Ao longo dos tempos, a reflexão cristã foi acentuando a importância do privilégio concedido por Deus à Virgem Maria, e com razão, por ela ser cumulada de graça, mais do que todas as outras criaturas. O Concílio Vaticano II ajudou-nos a interpretar adequadamente esta expressão, quando nos apresentou Maria como figura de mulher e de mãe, como figura humana marcada pela fé e cheia de virtudes simples e acessíveis que podemos acolher e desenvolver ao longo da nossa peregrinação sobre a terra.

Ao ser saudada como cheia de graça pelo Arcanjo Gabriel, segundo a narração agora escutada, e ao ser declarada como imaculada na sua conceição e, portanto, preservada imune de toda a mancha do pecado original, pela definição dogmática, professa-se, sem dúvida, a realidade única do mistério salvífico de Deus.

Após a saudação do Anjo, o Evangelista Lucas adianta imediatamente: “conceberás e darás à luz um Filho a quem porás o nome de Jesus”, tornando claro que o dom único de Deus se orienta para o dom, não só único como maior e mais excelente, que é a incarnação do Verbo de Deus para redenção da humanidade. No pensamento e no coração de Deus, que concede a Maria o privilégio da conceição imaculada, estamos todos incluídos, pois ali se prepara o seio que há de acolher Jesus, o Filho Primogénito, e que, na sua maternidade espiritual, nos há de acolher também a nós.

A esta luz podemos ler aquilo que somos pelo dom da graça recebida no batismo e que faz de nós filhos adotivos e herdeiros capazes de cantar com a Virgem Maria os louvores de Deus; alegramo-nos por a Virgem Maria nos dar Jesus, o Filho de Deus, por quem recebemos toda a espécie de bênçãos espirituais em Cristo.

Como filhos de Maria, sentimo-nos agradecidos a Deus por nos ter dado tão carinhosa Mãe.
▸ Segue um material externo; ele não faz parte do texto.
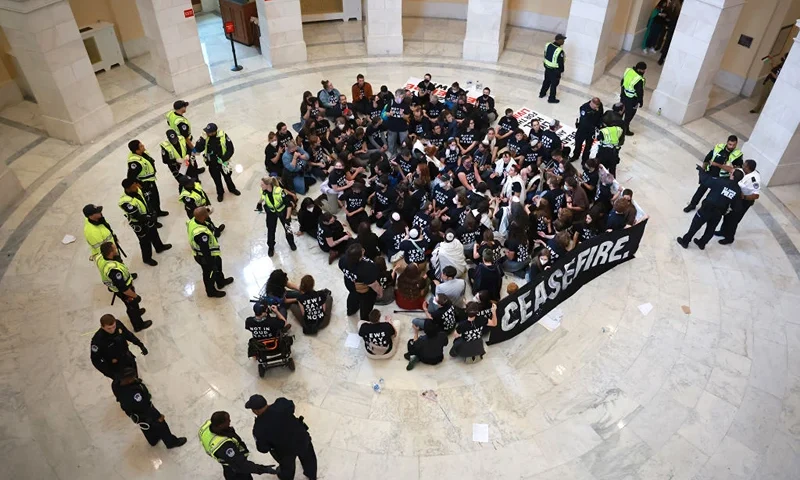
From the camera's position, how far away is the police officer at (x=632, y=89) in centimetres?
1206

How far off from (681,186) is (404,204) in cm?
596

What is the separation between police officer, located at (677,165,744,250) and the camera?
9.04m

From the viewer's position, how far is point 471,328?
7.49 m

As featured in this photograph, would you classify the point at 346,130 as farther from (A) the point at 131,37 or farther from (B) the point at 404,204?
(A) the point at 131,37

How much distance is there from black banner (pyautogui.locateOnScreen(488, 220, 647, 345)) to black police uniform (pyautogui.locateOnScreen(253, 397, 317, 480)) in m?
3.18

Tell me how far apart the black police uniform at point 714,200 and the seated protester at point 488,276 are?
12.5 ft

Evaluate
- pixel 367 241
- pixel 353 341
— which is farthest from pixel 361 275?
pixel 353 341

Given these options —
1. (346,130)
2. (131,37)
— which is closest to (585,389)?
(346,130)

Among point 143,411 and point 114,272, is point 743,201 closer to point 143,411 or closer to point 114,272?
point 143,411

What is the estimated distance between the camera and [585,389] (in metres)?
7.79

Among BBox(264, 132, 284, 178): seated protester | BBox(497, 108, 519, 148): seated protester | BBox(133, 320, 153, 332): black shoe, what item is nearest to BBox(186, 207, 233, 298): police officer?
BBox(133, 320, 153, 332): black shoe

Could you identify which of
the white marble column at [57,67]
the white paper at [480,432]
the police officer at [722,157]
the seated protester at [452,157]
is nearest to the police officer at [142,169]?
the white marble column at [57,67]

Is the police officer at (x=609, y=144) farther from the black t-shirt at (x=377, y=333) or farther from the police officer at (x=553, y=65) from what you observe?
the black t-shirt at (x=377, y=333)

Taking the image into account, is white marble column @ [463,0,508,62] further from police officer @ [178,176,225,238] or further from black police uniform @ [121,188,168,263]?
black police uniform @ [121,188,168,263]
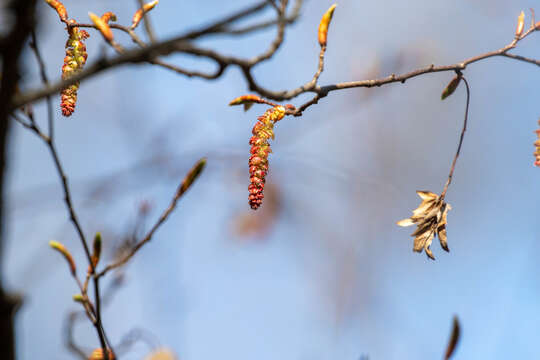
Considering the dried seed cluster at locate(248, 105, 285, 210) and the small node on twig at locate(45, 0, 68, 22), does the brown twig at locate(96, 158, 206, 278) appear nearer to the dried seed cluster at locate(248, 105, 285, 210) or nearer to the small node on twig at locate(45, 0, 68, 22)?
the dried seed cluster at locate(248, 105, 285, 210)

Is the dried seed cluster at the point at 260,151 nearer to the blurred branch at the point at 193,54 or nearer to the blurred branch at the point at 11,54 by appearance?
the blurred branch at the point at 193,54

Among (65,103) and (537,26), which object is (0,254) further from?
(537,26)

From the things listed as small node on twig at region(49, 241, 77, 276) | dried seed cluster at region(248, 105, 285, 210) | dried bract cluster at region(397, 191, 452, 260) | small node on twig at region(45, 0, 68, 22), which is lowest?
dried bract cluster at region(397, 191, 452, 260)

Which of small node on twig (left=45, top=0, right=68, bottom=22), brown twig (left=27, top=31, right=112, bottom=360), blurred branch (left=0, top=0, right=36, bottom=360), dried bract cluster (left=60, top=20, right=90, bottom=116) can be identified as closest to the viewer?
blurred branch (left=0, top=0, right=36, bottom=360)

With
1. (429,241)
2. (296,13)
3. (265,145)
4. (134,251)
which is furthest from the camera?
(429,241)

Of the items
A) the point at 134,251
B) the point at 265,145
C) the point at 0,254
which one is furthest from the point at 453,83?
the point at 0,254

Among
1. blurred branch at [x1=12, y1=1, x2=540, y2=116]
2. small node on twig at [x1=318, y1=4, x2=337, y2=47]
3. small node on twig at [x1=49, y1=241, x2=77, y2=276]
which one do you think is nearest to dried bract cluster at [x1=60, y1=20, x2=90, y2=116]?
small node on twig at [x1=49, y1=241, x2=77, y2=276]

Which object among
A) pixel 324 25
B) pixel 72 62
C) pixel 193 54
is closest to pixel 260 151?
pixel 324 25

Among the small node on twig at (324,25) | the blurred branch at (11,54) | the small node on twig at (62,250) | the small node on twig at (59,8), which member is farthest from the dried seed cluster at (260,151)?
the blurred branch at (11,54)
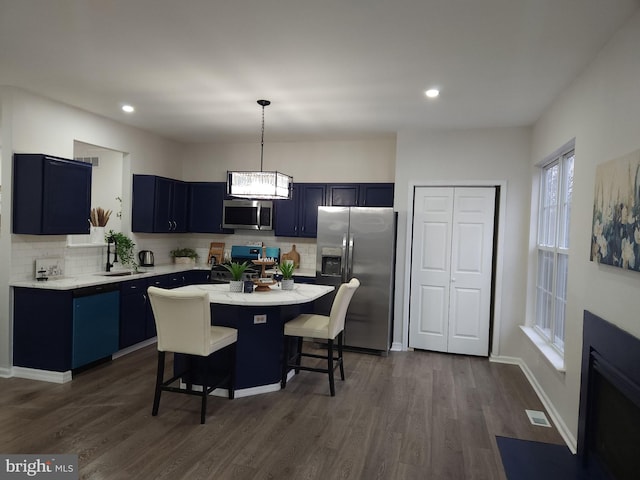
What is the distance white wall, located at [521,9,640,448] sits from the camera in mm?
2289

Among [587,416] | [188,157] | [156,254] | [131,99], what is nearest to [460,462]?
[587,416]

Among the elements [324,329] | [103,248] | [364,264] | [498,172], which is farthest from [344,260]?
[103,248]

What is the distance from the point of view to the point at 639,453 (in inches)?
80.7

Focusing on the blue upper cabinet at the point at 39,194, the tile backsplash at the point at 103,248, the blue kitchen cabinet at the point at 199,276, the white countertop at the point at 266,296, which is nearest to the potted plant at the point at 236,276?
the white countertop at the point at 266,296

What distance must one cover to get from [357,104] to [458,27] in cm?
166

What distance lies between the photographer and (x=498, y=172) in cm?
484

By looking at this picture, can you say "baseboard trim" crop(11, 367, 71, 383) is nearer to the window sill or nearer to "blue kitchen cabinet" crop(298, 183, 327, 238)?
"blue kitchen cabinet" crop(298, 183, 327, 238)

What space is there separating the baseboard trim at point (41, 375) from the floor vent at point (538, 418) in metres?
4.00

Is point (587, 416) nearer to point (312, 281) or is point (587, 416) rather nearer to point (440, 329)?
point (440, 329)

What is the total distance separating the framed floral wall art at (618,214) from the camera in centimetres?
Result: 214

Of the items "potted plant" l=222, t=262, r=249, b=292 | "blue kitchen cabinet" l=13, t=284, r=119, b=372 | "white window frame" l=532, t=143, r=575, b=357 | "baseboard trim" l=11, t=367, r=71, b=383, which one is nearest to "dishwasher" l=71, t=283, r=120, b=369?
"blue kitchen cabinet" l=13, t=284, r=119, b=372

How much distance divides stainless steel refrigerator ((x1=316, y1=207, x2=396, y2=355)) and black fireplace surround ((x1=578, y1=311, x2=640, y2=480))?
2450mm

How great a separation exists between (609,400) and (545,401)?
1.39 meters

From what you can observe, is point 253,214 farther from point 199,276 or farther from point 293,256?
point 199,276
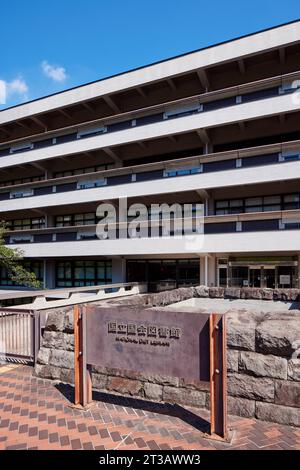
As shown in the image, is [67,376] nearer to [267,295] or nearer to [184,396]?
[184,396]

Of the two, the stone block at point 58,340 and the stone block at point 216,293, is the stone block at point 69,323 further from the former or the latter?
the stone block at point 216,293

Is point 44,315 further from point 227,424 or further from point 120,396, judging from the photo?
point 227,424

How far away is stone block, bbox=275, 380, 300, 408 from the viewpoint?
4.76 meters

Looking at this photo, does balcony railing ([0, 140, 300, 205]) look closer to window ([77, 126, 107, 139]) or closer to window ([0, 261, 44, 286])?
window ([77, 126, 107, 139])

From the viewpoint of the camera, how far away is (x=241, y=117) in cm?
1911

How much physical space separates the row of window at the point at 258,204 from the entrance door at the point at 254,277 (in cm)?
396

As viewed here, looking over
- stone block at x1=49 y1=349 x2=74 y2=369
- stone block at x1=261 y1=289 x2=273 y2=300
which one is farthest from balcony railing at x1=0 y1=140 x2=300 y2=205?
stone block at x1=49 y1=349 x2=74 y2=369

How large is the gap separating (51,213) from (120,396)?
2424 centimetres

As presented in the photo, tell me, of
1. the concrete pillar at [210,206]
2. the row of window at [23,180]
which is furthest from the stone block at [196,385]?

N’Ela vemos espelhado o rosto misericordioso de Deus que, chegada a plenitude dos tempos, prepara a vinda de Jesus ao mundo e por meio d’Ele manifesta a grandeza do amor que tem por cada um de nós, para que não se perca nenhum dos mais pequeninos.

“Eis a escrava do Senhor; faça-se em mim segundo a tua palavra”.

A “cheia de graça” por vontade de Deus, tornou-se “a escrava do Senhor” pela sua própria vontade livre iluminada pela fé e pela força do Espírito Santo. De pouco serviria a Maria e a nós o privilégio da sua conceição imaculada se o dom que recebeu não encontrasse nela uma vontade e um coração livres para acolher o projeto de Deus.

A liberdade de Maria constitui a resposta ao projeto amoroso de Deus, que se torna serviço amoroso aos irmãos. Sem ser constrangida nem violentada, porque isso não faz parte do modo de ser de Deus, Maria vê no anúncio do Anjo Gabriel o convite para fazer parte do projeto maior e mais belo alguma vez conhecido. Só na liberdade interior própria de um coração imaculado e de fé ardente ela pode pronunciar o seu “sim”, abrindo assim o caminho para a realização da esperança messiânica do seu povo.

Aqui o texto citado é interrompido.